═════ Passage to read ═════

Self-publish and be damned: The poetry and art of Ralph Chubb

In a lonely Berkshire coppice he set up a hidden hut…He was making … books with his own hands. Not ordinary books.” Reid, 1970, p.141

One of the works on display in the Queer between the Covers exhibition is a four page printed pamphlet entitled Manhood. This pamphlet, with its grey and black cover striking in its simplicity, was published in 1924 by the British poet, printer and artist Ralph Chubb (1892-1960). Ralph Chubb, if acknowledged at all, is often mentioned as an aside: to the British private press movement of the late 19th and early 20th centuries and the ‘Uranian’ literary coterie of the same period.

The word “eccentric” features regularly in the pieces that have been written about him. Despite this, Chubb’s early artistic life began conventionally enough with time spent studying at the Slade School of Fine Art and works exhibited in major London galleries, often with the support of Leon Underwood (Reid, p.152). However, by the end of his life he was reduced to sending gratis unsold copies of his works to libraries and galleries in the hopes that by doing so his art would survive him.

Torment or Talent?

Regard for his talent varies enormously. In 1970 Timothy D’Arch Smith described Chubb as having produced interesting printed works but as lacking in poetic ability; he views these facets as intertwined, particularly as Chubb’s work developed over time, and that “as practical ability increases so does the pathological breakup of thought, expression, and intent” (p.220). The same year, however, Anthony Reid described the “wonderful drawings that crowd the pages” (p. 156) and endeavoured to revive Chubb’s reputation.

Ralph Chubb was, by his own admission, hugely influenced by the work of William Blake, by his combination of words and images uniting in a holistic artistic process to express a prophetic personal vision. As Roderick Cave describes, he was a “complete artist” (p.59) and Chubb believed himself to be an artistic descendent of Blake’s (Cave, p.60). His vivid imagination was apparent from childhood, when he believed himself to have been “a monk-illuminator” in a former life (Reid, p.143).

Pressing issues:

Manhood was the first work Chubb published, and it was undertaken with the assistance of his brother Laurence. Laurence had created for Ralph a basic printing press using a carpenter’s bench as the basis; whilst Ralph wrote the words and designed and engraved the blocks, the pamphlet states at the end that it was “printed by L.J. Chubb with the hand-press made by him”. The familial hand was also present in the typesetting, a process Ralph disliked, and which was undertaken by his sister Ethel (Reid, p.152). For his later works, Chubb rejected type in preference for script; producing his books entirely by hand, each could take years to produce (Reid, p. 154).

═════ Recorded data ═════

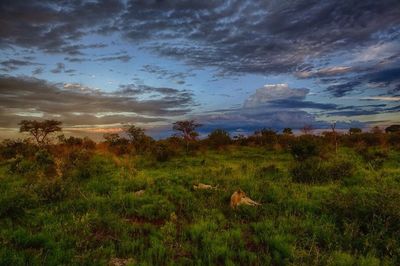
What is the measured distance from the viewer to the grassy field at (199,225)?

═════

Exercise requirements:
A) According to the piece on Ralph Chubb, who typeset the pamphlet Manhood?
B) Summarize the piece on Ralph Chubb in two sentences.
C) Duplicate everything in the piece on Ralph Chubb from "Torment or Talent?" down to "revive Chubb’s reputation.".
Rely only on the piece on Ralph Chubb.

The answers:
A) His sister Ethel typeset it.

B) Ralph Chubb (1892-1960) was a British poet, printer and artist whose first work, the 1924 pamphlet Manhood, was printed on a hand-press made by his brother Laurence and typeset by his sister Ethel. Opinions of his talent vary enormously, and he saw himself as an artistic descendant of William Blake, later rejecting type and producing his books entirely by hand.

C)
Torment or Talent?

Regard for his talent varies enormously. In 1970 Timothy D’Arch Smith described Chubb as having produced interesting printed works but as lacking in poetic ability; he views these facets as intertwined, particularly as Chubb’s work developed over time, and that “as practical ability increases so does the pathological breakup of thought, expression, and intent” (p.220). The same year, however, Anthony Reid described the “wonderful drawings that crowd the pages” (p. 156) and endeavoured to revive Chubb’s reputation.